The sound of the molimo is tremendous, and the music throughout is superb, deftly woven together in places by Chris Berry and presented elsewhere unadorned. But it mostly plays as background. Despite the film’s title, it is not especially concerned with the making or recording of music, of showing off its structures, uses (a couple of brief dances aside), or strangeness. Which is true enough to its general presence in the people’s everyday life, perhaps, but a few interesting-looking instruments are short-changed as they zip by in passing, and if one were drawn to the film for the ethno-musical elements, one too would feel a little short-changed on detail.
It is strange, though far from unwelcome, to see an on-the-ground movie set in Central Africa, heavily featuring non-actors in a region barren of amenities, play out with such an admirably professional gloss. The photography of local flora and fauna, by Conrad Hall’s son Conrad W. Hall, is lovely; Currier and producer James Bruce faced a monumental task first in getting a decent-sized unit of pros to travel out there, and then actually to manage all the shoot-requirements that that entails (whilst dealing with the slipperiness of local politics and economics). There’s nothing inherently wrong with the presentation of these people in the context of a well-worn plot, because it is naturally a conflict of some complexity, and undoubtedly some real-life villainy.

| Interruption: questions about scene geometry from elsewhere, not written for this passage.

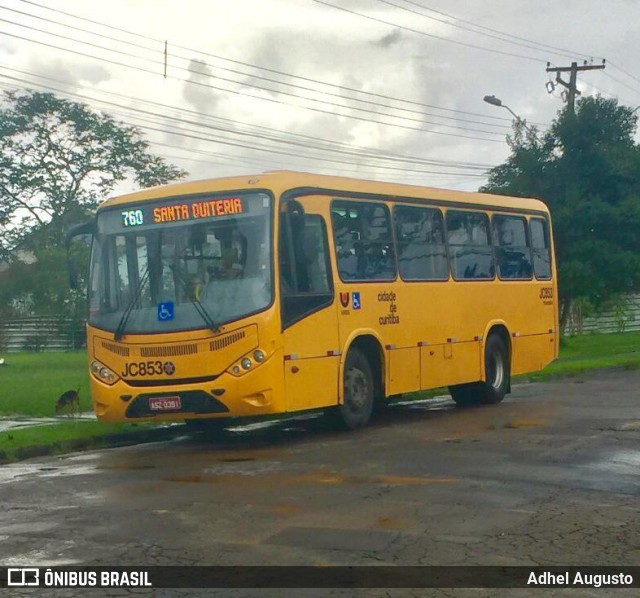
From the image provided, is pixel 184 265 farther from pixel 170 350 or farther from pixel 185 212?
pixel 170 350

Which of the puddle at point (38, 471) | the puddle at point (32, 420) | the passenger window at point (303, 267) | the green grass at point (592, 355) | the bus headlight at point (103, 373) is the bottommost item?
the green grass at point (592, 355)

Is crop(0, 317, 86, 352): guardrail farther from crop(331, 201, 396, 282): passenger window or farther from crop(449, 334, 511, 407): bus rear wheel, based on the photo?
crop(331, 201, 396, 282): passenger window

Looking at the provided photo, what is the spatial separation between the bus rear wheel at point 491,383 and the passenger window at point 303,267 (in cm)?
533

The film is underdone by the division of its attention, however: its elements of story, character, and documentary never quite cohere. The silliness of the bad-guy narrative (it ends up being played for laughs) makes one wish for more of the village and forest life. That aspect of the film avoids tourism (pointedly: a couple of pretentious travelers at the beginning are amusingly skewered) but Currier is disappointingly loath to probe, and details of the culture’s spiritual and musical heritage progress little further than hints. “Oka” means listen, but whatever the Akka word for “look” is, it would have been just as appropriate; for where the film undoubtedly succeeds is in providing a very precious window into a wonderful, secret world, seriously threatened by extinction, and in very comfortably navigating the potentially patronizing pitfalls of filming an Other. Would have liked it to be more about the music, though.